Julie patted her arm. "Now, now. We'll get you up there one of these days. Movie contracts. Apartments in the Dakota. Vacations in Tahiti. You'll see."
She backed away and disappeared, swallowed by a tangle of newspaper photographers looking for a star. They caught Barbara Cartland and ignored us.
I didn't want to give them time to get bored or Mary Allard and Janine time to think of something else to say. I grabbed Phoebe's arm and began pulling her down the steps. There was a cab cruising east from the river, and I didn't want to lose it.CHAPTER 2
I got home late, well after midnight, and a little drunk.
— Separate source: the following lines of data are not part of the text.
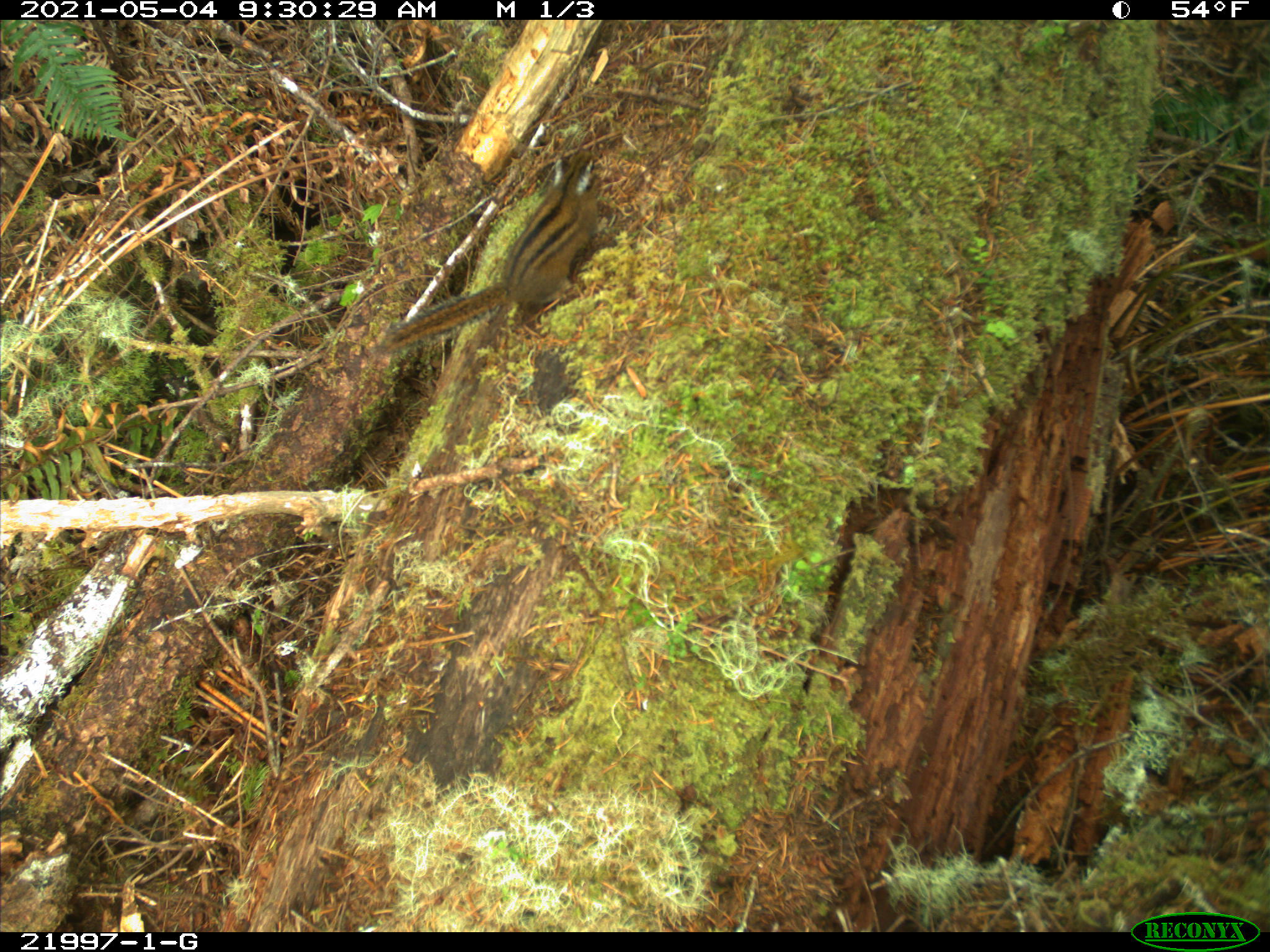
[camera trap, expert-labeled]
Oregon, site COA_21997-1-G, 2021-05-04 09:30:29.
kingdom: Animalia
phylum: Chordata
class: Mammalia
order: Rodentia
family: Sciuridae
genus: Neotamias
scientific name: Neotamias townsendii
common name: townsend's chipmunk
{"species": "townsend's chipmunk (Neotamias townsendii)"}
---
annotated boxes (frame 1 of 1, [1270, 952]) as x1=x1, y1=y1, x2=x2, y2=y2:
townsend's chipmunk: x1=363, y1=135, x2=638, y2=382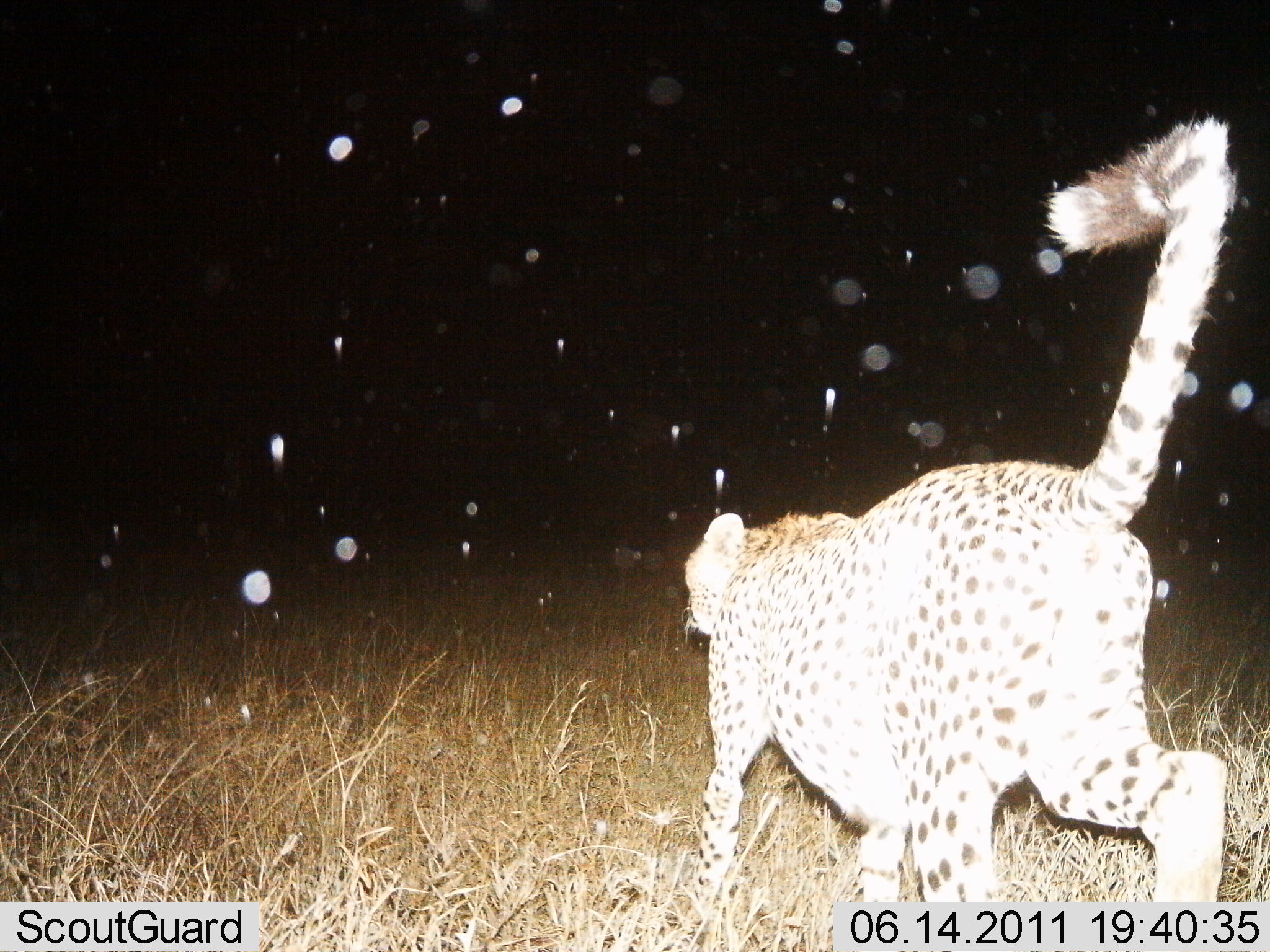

I stopped at my mailbox and pulled out four letters, two from Janine, one from Sophistication, and one from the law firm of Hoddard, Marks, Hewitt and Long, offices at Fifty-five Broadway. I nearly stopped right there and read that one, but the vestibule where the mailboxes were was cold, and the door to the street didn't lock, and there had been a mugging already that winter. I let myself in the inner door and started making my way up the three narrow flights of steps.